── PASSAGE
Get Checked Radio Button Value & Print Message

Um, 'onmouseout' by itself won't do what you want.
It will keep changing the <div> as the mouse moves around regardless of whether a given radio button was selected (or deselected, or not even touched).

You may find this recent post
http://www.daniweb.com/forums/post1273341.html#post1273341
(which solves this very problem) useful.

Any alternative to onmouseout for that function? What I am trying to achieve here is: depending on the radio button that is selected a corresponding image is shown to the user on the same page. Any suggestions would be great.

Any alternative to onmouseout for that function?

You don't need one.
Just modify function copyThem() to display the desired image(s) instead of displaying text.

LOL!

I just realized that old thread was yours!

You should have asked your final question in a new thread (as you have now done) :)

depending on the radio button that is selected a corresponding image is shown to the user on the same page.
────
── ENTRIES SUPPLIED
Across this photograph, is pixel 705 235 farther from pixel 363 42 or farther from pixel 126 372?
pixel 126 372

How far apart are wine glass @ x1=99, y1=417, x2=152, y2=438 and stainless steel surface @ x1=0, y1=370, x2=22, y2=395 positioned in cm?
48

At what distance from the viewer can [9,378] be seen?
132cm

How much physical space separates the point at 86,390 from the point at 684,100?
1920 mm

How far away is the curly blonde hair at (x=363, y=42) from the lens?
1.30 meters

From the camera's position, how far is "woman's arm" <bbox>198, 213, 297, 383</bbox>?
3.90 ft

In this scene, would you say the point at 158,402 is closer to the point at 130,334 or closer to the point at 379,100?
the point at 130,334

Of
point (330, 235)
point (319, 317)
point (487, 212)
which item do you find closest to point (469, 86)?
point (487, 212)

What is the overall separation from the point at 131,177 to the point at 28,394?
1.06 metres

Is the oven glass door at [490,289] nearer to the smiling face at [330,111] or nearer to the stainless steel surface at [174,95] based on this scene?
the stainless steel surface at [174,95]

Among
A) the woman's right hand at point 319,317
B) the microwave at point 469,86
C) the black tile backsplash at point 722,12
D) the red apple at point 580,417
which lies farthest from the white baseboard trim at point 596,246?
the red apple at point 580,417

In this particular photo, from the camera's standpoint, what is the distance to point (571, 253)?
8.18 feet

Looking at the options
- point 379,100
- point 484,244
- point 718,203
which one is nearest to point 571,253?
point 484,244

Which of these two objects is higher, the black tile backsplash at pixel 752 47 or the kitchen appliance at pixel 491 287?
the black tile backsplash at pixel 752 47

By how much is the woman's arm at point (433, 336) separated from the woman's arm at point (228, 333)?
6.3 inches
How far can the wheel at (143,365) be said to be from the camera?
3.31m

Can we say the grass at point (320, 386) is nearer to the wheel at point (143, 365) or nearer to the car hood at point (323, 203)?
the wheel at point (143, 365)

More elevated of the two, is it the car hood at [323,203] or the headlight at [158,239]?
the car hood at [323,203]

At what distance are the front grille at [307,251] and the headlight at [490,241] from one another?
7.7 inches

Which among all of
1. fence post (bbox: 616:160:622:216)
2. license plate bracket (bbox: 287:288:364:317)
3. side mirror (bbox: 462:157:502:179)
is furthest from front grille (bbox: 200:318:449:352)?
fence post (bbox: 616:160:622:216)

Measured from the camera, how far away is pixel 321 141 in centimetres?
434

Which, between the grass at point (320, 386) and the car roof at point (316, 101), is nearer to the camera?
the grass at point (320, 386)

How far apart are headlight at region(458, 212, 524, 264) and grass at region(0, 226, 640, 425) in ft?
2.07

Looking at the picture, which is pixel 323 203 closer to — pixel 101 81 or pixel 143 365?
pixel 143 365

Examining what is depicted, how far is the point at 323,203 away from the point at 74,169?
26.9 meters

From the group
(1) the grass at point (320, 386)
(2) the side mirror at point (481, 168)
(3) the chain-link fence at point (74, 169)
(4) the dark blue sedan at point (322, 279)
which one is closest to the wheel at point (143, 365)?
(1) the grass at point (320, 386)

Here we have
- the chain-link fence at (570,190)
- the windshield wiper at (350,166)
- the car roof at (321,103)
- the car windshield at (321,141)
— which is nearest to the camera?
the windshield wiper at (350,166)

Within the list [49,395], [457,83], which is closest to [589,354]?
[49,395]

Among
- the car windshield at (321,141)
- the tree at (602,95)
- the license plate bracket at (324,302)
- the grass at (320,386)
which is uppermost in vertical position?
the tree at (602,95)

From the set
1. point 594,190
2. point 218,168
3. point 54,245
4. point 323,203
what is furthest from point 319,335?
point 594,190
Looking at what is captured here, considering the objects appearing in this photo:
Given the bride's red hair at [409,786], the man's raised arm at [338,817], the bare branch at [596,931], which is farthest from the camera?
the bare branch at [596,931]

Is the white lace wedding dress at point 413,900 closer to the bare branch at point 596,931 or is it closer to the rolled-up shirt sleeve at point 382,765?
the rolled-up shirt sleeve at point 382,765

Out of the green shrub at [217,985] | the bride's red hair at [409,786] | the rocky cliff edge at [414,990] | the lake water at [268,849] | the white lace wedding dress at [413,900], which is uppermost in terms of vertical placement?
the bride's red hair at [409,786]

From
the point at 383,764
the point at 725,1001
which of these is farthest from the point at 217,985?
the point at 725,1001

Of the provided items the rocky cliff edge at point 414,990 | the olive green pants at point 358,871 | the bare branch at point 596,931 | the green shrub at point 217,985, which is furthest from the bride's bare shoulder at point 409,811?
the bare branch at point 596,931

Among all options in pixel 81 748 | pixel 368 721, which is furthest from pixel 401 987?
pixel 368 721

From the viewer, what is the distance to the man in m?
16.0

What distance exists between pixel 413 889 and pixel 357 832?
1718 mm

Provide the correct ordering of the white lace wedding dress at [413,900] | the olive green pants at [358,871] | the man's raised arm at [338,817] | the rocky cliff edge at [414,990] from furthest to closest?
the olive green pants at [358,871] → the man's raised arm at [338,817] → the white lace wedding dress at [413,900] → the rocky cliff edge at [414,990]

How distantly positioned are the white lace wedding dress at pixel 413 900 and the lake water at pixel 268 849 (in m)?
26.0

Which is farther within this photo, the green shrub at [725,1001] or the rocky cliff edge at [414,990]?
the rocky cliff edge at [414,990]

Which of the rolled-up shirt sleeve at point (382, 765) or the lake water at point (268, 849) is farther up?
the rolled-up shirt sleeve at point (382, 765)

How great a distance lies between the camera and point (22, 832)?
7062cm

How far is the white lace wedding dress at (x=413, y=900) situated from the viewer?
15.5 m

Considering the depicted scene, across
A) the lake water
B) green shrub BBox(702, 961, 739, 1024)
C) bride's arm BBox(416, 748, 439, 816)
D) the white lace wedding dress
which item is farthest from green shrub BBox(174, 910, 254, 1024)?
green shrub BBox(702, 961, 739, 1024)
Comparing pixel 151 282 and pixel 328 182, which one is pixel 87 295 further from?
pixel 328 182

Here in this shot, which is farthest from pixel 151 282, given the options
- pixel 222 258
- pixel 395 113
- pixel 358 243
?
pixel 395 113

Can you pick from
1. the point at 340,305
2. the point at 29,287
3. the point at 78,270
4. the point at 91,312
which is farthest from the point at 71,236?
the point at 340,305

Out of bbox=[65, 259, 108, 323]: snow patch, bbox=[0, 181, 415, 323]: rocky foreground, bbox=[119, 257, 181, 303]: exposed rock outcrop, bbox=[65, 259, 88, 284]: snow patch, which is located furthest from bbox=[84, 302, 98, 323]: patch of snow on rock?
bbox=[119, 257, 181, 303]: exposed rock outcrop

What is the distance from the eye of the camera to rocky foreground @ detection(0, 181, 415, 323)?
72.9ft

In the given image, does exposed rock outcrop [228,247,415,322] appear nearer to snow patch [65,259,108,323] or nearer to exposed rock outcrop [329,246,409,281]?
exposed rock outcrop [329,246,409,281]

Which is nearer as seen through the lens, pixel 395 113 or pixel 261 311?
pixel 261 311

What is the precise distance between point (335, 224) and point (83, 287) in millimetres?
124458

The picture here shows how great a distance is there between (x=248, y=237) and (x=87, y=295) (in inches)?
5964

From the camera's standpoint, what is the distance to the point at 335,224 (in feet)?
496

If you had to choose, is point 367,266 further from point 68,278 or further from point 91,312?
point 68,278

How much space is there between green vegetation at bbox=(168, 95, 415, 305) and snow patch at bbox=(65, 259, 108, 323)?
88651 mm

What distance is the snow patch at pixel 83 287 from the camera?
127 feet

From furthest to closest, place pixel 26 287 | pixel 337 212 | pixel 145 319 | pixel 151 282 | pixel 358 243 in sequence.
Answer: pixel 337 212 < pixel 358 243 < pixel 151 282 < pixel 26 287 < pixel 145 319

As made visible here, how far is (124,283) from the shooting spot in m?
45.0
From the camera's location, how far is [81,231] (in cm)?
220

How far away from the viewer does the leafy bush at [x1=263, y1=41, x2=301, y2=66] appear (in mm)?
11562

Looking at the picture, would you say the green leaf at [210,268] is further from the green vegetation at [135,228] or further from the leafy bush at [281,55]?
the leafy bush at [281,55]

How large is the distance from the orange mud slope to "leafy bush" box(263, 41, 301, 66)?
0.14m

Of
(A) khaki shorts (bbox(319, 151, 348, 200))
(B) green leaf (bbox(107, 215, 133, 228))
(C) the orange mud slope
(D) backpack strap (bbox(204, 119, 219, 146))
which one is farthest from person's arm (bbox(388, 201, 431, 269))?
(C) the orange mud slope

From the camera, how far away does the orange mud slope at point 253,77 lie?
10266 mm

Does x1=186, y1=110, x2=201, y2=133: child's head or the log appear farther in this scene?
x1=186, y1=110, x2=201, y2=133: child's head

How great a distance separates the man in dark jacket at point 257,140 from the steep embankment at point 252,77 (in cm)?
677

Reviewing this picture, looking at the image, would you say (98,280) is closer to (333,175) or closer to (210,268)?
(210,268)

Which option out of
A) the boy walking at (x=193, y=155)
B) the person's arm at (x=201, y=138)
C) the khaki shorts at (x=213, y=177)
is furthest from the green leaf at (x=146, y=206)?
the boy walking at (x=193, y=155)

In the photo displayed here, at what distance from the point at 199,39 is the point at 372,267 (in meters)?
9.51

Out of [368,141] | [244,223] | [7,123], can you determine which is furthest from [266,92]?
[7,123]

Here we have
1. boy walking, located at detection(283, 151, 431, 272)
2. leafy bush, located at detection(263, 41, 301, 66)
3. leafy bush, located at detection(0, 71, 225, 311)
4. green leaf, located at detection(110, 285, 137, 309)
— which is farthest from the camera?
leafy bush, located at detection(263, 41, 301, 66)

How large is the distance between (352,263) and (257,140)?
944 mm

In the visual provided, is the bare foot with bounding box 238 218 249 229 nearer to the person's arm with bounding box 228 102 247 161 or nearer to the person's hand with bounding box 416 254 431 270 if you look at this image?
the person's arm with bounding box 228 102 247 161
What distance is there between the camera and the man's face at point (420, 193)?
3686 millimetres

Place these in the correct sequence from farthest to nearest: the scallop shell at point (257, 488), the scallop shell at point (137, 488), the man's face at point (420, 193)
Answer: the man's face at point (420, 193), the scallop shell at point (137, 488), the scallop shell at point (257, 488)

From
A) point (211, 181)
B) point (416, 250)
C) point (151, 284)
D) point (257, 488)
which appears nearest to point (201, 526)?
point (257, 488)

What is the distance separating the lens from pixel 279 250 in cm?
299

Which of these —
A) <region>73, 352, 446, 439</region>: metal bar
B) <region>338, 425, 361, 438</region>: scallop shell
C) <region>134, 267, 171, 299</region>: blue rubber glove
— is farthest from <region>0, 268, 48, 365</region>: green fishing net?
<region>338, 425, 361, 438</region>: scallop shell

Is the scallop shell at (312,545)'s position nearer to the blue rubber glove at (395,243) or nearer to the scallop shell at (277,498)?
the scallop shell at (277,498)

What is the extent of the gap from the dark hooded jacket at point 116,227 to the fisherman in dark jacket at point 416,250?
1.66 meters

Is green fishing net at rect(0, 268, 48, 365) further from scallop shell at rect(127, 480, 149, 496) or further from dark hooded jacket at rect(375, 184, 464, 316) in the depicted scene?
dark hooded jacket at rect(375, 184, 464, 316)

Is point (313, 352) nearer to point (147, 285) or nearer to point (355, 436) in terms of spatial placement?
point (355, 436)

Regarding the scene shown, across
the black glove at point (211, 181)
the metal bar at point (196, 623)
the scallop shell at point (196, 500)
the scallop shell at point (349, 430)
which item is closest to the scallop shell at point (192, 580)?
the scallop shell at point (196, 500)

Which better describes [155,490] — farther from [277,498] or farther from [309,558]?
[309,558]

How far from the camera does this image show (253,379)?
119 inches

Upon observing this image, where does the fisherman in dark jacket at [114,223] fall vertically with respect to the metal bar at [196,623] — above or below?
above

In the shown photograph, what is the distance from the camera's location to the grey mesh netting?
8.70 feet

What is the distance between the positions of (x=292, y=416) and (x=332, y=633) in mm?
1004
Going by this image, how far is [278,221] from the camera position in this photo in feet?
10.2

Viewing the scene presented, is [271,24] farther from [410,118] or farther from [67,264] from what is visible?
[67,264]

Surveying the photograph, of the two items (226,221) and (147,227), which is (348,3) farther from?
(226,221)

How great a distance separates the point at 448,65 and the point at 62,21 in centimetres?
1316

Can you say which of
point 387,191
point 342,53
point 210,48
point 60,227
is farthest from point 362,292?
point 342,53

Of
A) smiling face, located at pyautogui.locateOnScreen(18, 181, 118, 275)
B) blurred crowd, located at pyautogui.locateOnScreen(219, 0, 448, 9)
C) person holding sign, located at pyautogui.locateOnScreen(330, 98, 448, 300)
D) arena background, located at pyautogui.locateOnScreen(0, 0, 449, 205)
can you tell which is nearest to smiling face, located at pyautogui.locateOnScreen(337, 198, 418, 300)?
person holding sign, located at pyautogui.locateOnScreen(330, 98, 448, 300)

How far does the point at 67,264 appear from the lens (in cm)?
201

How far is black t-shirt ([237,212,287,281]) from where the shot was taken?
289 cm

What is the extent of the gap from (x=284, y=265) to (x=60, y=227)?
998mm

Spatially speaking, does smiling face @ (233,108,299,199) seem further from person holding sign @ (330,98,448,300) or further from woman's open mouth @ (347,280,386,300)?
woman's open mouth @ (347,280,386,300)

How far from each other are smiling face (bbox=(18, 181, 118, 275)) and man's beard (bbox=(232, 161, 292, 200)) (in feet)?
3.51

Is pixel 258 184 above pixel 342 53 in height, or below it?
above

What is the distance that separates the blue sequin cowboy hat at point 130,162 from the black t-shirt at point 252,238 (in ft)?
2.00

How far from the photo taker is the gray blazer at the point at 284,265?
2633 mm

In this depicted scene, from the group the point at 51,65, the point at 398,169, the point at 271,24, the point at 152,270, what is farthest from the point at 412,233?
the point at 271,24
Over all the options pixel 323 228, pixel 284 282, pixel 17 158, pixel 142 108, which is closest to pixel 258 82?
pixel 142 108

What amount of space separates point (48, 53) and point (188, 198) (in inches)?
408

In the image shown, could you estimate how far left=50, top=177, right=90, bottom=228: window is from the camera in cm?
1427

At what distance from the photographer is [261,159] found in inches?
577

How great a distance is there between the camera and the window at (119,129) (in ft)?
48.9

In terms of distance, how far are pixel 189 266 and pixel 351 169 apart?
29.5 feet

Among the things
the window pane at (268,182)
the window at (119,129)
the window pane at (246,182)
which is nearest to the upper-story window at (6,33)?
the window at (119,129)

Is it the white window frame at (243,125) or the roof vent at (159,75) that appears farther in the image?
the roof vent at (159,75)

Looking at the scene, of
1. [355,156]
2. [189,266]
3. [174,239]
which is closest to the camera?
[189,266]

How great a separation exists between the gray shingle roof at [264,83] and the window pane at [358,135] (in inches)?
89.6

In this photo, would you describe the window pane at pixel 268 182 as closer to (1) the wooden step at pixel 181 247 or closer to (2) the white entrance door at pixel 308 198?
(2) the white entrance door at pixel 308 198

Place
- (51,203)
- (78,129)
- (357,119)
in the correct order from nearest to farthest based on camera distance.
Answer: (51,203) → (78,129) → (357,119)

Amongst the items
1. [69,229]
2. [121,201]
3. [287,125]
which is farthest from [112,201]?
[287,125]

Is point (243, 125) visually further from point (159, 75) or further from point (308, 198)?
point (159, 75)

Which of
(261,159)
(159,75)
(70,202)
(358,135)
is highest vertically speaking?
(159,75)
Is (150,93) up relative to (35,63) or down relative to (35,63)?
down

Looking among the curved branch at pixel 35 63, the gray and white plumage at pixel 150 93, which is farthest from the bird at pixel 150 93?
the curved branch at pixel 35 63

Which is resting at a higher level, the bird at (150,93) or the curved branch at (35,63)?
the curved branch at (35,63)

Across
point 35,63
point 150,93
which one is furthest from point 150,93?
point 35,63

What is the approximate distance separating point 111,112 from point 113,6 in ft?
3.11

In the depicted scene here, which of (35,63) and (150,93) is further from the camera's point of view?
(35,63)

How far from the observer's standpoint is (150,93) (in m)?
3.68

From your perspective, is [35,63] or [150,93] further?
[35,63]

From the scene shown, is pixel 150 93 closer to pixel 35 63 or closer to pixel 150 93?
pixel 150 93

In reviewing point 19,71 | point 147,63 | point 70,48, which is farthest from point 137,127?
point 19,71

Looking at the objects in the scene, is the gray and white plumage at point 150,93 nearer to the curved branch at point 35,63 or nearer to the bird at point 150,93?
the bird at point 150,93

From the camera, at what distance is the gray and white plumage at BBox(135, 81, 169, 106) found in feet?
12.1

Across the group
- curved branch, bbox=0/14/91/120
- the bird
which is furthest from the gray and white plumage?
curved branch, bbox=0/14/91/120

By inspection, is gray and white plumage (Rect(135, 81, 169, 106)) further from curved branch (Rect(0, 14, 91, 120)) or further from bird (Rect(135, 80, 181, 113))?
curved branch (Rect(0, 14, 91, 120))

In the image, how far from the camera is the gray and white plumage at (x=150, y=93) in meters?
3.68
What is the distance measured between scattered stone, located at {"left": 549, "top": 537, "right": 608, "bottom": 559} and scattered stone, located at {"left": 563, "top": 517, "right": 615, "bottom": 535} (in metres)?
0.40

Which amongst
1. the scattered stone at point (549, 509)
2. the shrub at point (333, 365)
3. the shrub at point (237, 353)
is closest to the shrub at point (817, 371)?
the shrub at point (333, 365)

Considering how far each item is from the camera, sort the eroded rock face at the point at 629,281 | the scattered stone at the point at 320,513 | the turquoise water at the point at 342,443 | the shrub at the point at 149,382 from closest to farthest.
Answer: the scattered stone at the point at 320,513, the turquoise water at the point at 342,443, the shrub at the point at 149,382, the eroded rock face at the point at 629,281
────
→ TASK STATEMENT:
Revise the radio button thread from "You don't need" to "thread was yours!", and replace "copyThem" with "showImage".

→ SOLUTION FOR THIS PROBLEM:
You don't need one.
Just modify function showImage() to display the desired image(s) instead of displaying text.

LOL!

I just realized that old thread was yours!